GeoData 2011 – Experiences
GeoData 2011 was a great platform for me to learn from and get familiar with data scientists in academia and various other organizations. The workshop focused on current practices and future directions of data life cycle, integration and citation. It was a very important resource for my research on data citation and was also a perfect follow-up for the data science course which I took last term. The workshop’s highlight was the three breakout sessions on Data life cycle, Integration and Citation. Each of these breakout sessions were preceded by thought provoking talks by experts in the respective areas.
The first day focused on aspects of data life cycle. Prof. Peter Fox gave a talk on the various stages of a data life cycle and presented a couple of data life cycle models. The talk was well received. Some of the slides he presented, especially the “data-knowledge-information” diagram and the “pyramid of data and its audiences” were referenced at various points in the breakout session I attended. While most members reached a consensus on a life cycle model similar to the one suggested by Prof. Fox, some members suggested addition of a “disposal” and a “data definition” stage. There were also suggestions to have two separate value streams for data. Gaps in the life cycle were investigated. Many participants highlighted the need for incentives for better data management.
The Second day started with reports from the data life cycle breakouts. Following the reports, Jim Barret gave a talk on “GeoSpatial Integration”. He suggested a systematic collaborative effort towards data integration and proposed building and publishing a national supply chain plan for data. Rich Signell, USGS, chaired our breakout. To concur with Prof. Fox’s metaphor – “Dead fruit lying on the ground”, our team highlighted successful data integration efforts at OGC and UniData and discussed the importance of communicating those standards to the community. Rich Signell also pointed out the huge demand for people trained in producing quality data.
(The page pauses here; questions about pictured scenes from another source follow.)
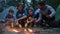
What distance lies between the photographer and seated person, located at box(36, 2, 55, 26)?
6.83 m

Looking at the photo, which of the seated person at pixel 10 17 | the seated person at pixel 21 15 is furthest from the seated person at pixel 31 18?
the seated person at pixel 10 17

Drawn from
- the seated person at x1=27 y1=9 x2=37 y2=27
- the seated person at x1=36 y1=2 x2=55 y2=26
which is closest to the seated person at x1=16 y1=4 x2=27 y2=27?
the seated person at x1=27 y1=9 x2=37 y2=27

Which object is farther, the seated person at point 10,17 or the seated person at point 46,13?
the seated person at point 10,17

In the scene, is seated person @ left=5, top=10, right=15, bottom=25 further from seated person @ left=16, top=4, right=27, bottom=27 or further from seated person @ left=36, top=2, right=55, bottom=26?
seated person @ left=36, top=2, right=55, bottom=26

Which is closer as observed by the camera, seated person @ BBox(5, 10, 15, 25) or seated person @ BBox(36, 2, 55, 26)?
seated person @ BBox(36, 2, 55, 26)

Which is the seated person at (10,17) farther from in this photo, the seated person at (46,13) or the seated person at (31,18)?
the seated person at (46,13)

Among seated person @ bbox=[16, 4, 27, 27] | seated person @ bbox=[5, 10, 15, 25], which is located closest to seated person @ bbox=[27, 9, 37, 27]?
seated person @ bbox=[16, 4, 27, 27]

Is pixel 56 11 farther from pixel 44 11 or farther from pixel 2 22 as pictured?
pixel 2 22

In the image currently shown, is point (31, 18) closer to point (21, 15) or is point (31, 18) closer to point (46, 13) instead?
point (21, 15)

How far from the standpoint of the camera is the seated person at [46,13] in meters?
6.83

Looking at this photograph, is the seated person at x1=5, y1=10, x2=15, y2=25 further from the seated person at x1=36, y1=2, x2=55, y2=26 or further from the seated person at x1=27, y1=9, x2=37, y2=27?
the seated person at x1=36, y1=2, x2=55, y2=26

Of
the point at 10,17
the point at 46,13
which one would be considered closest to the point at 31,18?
the point at 46,13

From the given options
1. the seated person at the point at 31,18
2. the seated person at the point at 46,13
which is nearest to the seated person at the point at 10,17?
the seated person at the point at 31,18

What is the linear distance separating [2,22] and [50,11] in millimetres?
1370
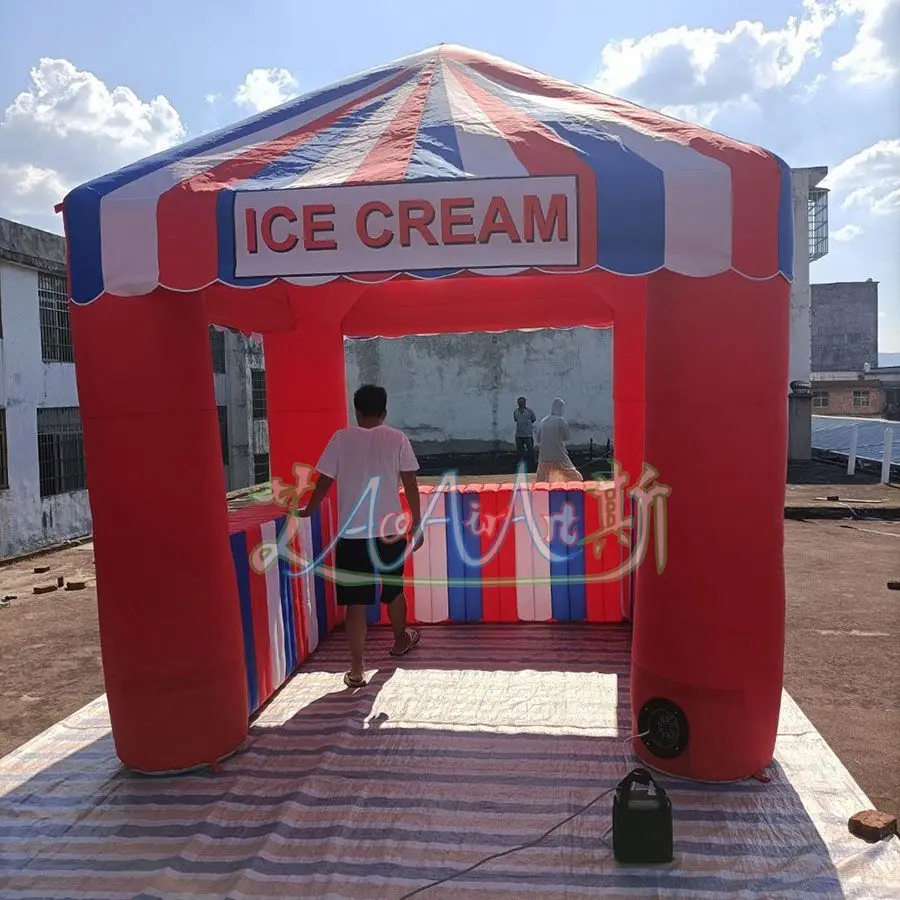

The Data Citation breakout was my personal favorite. Mark Parsons from NSIDC presented his hypothesis that “~80% of citation scenarios for geospatial data can be addressed with basic citations”. He gave us a homework exercise to come up with citations for 3 use cases. In my breakout group, we split up into small 3 person subgroups. I teamed up with Rich Signell and Ben Lewis. I presented a use case featuring an EPA data set ( How do we cite data from http://www.epa.gov/cgi-bin/htmSQL/mxplorer/query_daily.hsql?poll=42101&msaorcountyName=1&msaorcountyValue=1). Rich Signell showed one of his use cases – a data set in a THREDDS server, which had the same scientific content available in different file formats. Signell raised questions about granularity of citation. Our group also discussed the possibility of using SHA-1 hash values as identifiers to avoid having a central authority having control over identifiers. Personally, I feel a DOI or Handle – like identifier would be the best option, as it would act as both an identifier and a locator with the benefits of persistence. Bruce Barkstrom asked questions about lineage of data citations. As presented in one of the breakout reports, if we use information in a map built from 100 datasets, do we cite the map or the 100 datasets? Many research questions were thrown in the breakout. The breakout session was an excellent opportunity for me to come up with additional use cases and get an idea of the issues around data citation.
Apart from the workshop’s central theme, I also had various semantic web and provenance related discussions with various participants. I met people who were very interested in provenance concepts. Provenance was a hot topic of discussion in both the data life cycle and data citation breakouts. I had discussions about PML and the Inference Web with folks from ORNL and Harvard. They were very excited about it and showed lot of interest. There seems to be a huge interest and demand for tools facilitating Provenance collection and integration. People are showing a lot of interest in tools like csv2rdf4lod, which has built-in provenance support. There was also a lot of interest in using semantic web technologies for GeoInformatics.
The workshop has given me a lot of insight into data citations, life cycle and integration. I hope to make best use of this experience in my efforts to come up with proper data citation methods. People need incentives to produce quality data and Data Citations could be the answer.